Нью-Йорк, «Эрмитаж», 1995; «Оглядываясь вперед». СПб., «Петрополь», 1999. Выпустил также книги прозы: «Имеющий быть». СПб., «Пушкинский
фонд», 1997. Предыдущие публикации стихов в журнале «Знамя» — «В бревёнчатой
стране» (№ 11, 1998); «Бык уносит Европу в чеченские горы» (№ 9, 2001); «Воскресательный знак» (№ 9, 2003); «Ореол» (№ 7, 2011). В
настоящее время живёт в Бостоне, США.
* * *
Настроить себя. Стать антенной.
Натянутым проводом в небе.
Доверчиво, чутко, смиренно
ловящим сигнал из эфира.
Сквозь дребезг, сквозь плещущий щебет,
сквозь волны и всплески оваций,
среди океана звучаний
в сигнале, в писклявом пунктире
услышать начало Посланья.
И больше уж не сомневаться.
* * *
6–7 Июля, 2013
Это будет зимой. Ещё до воскрешенья
тех, кто души имели, — людей и животных.
Будет двор возле крайнего дома в посёлке,
где давно не живут. Щепки, доски, поленья.
И в замёрзшей грязи, утрамбованной плотно,
комья белой извёстки, бутылки, осколки.
Всё завалено мёртвым. И места нет,
где бы
хоть травинка росла. Но однажды здесь ветер
на фабричной трубе заиграет побудку,
выводя за собою мелодию в небо.
И земля во дворе отзовётся, ответит —
словно дрожь пробежит в деревянных обрубках.
И обрубки ожившие встанут, цепляясь
друг за друга. И выпустят быстрые корни.
И корой обрастут, набухающей соком.
Листья с шумом вспорхнут из земли, словно стая
воробьёв. И заполнят сплетение чёрных
сучьев, веток, побегов. И в кронах высоких
они вспыхнут на солнце зелёным
свеченьем.
Ветер в новой траве зашуршит отовсюду
и засеет её полевыми цветами…
И когда в жизнь войдут все цветы, все растенья,
— ведь им мало дано, и судить их не будут —
для зверей воскрешенье из мёртвых настанет.
А потом для людей… для меня…
Истончившийся
свет в абажуре, опущенном с неба.
Шелковистые, пыльные фрески на
стенах.
Между них витражей воспалённые щели —
многоцветный каркас в абажуре из камня.
Я, куратор коллекции редких
свечений,
самозванный куратор (на самом-то деле
просто сплётчик мерцаний и смыслов неявных),
бормочу, глядя вверх. И уже по
колено
темнота. Где-то в куполе, как в колыбели,
новорожденный стих засыпает. Слышна мне
лишь последняя фраза: «…начнёшь
постепенно
повторять, позабыв обо всём…». Неужели
срок скостить себе можно одними словами?
* * *
Факих*
смотрит сухо.

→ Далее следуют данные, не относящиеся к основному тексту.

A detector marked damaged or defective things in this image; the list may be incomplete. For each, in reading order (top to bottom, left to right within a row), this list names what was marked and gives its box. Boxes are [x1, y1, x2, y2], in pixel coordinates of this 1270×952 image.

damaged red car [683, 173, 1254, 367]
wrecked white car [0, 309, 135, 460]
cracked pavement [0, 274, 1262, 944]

Но голос сырой. Он с трудом
перед каждою фразою в чём-то полощет его.
Раздвигает ладонями воздух. И только потом,
протирая очки, говорит — словно брассом плывёт
над морем тюрбанов, над пеной
бород. Наугад,
с придыханьем гортанным бросает слова в пустоту:
моджахеды… победа ислама… последний джихад…
Аятоллы помельче хватают слова на лету
и, хищно раскинув сутаны, уносятся
прочь.
В подземелья, где бледные люди, принявшие грех
предстоящих смертей, мастерят день и ночь
для факиха великую бомбу. Чтоб сразу
и всех.
* Факих — верховный и пожизненный правитель в Иране; моджахеды — священные воины ислама.